De subsidie bedraagt 38% van de gemaakte kosten, voor zover die zijn gemaakt in 2019 of 2020. Voor kosten van werkzaamheden na 2020 geldt een subsidieplafond van € 50 miljoen per jaar.
Een subsidieaanvraag is mogelijk tussen 1 maart en 30 april van het jaar volgend op de gemaakte kosten. Als de gemaakte kosten hoger zijn dan € 70.000, dan is overlegging van een inspectierapport vereist.
Voor andere Rijksmonumenten (zonder woonfunctie, zoals molens, forten, kastelen, enzovoorts) gold al een andere subsidieregeling: de Subsidie voor instandhouding rijksmonumenten (SIM). Deze subsidie gaat omhoog van 50% naar 60%.

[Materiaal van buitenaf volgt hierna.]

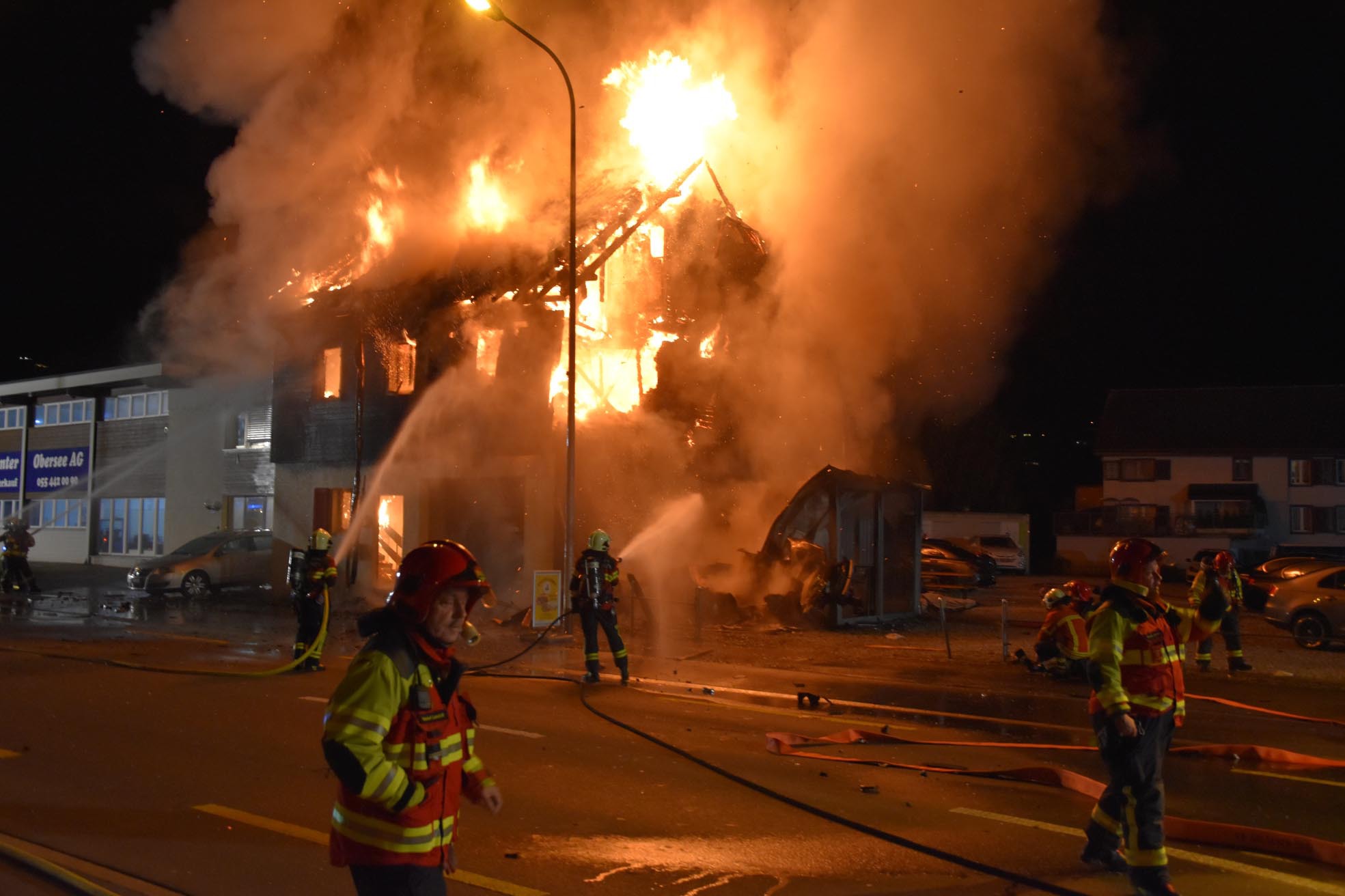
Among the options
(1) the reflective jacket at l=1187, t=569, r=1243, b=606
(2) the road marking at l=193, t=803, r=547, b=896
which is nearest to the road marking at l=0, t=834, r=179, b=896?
(2) the road marking at l=193, t=803, r=547, b=896

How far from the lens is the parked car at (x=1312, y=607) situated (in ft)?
50.0

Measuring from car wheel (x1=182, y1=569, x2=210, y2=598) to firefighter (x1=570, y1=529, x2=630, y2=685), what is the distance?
1393 centimetres

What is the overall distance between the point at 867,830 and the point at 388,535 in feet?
59.0

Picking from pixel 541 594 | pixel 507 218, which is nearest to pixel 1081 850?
pixel 541 594

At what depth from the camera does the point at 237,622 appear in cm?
1792

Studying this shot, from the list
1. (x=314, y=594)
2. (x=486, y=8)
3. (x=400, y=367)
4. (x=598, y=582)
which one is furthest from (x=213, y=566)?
(x=598, y=582)

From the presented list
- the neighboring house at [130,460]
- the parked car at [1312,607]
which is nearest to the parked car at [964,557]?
the parked car at [1312,607]

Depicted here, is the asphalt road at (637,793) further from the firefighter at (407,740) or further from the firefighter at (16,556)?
the firefighter at (16,556)

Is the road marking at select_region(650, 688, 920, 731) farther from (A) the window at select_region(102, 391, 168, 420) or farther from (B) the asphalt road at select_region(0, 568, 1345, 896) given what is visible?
(A) the window at select_region(102, 391, 168, 420)

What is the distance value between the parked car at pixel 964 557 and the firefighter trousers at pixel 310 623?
18262 millimetres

Niet alleen veel basale bestaansgoederen, maar ook veel diensten vallen onder het lage btw-tarief. Dit tarief is in 2019 van 6 naar 9% gestegen en geldt bijvoorbeeld ook voor de arbeidskosten (niet de materiaalkosten) van werkzaamheden in de bouw, zoals stukadoors, timmermannen, en klusjesmannen in het algemeen. Dergelijke onderhoudskosten zullen hierdoor voor woningbezitters toenemen. De verhoging geldt in principe vanaf 1 januari 2019. Maar al vóór die datum verstuurde facturen, met het lage btw-tarief, hoeven niet aangepast te worden met hoge btw-tarief, ook niet als de werkzaamheden feitelijk pas in 2019 plaatsvinden.
De energiebelasting op gas is in 2019 gestegen met 3,6 cent per m3. De belasting op elektriciteit daalt met 0,92 cent per kilowattuur (inclusief btw). Ook de Opslag Duurzame Energie (ODE) stijgt voor zowel gas als elektra. Daarnaast gaat de zogeheten belastingvermindering op de energiebelasting fors omlaag.
Het was de bedoeling om de salderingsregeling voor huiseigenaren met zonnepanelen ook na 2020 te verlengen, maar dat plan gaat niet door. In 2020 verandert de salderingsregeling in een terugleversubsidie. Daarbij bepaalt de terugverdientijd van de investering de hoogte van die terugleversubsidie. Een terugverdientijd van 7 jaar vindt de minister redelijk. Bij efficiëntere of goedkopere zonnepanelen kan de subsidie dus ook omlaag.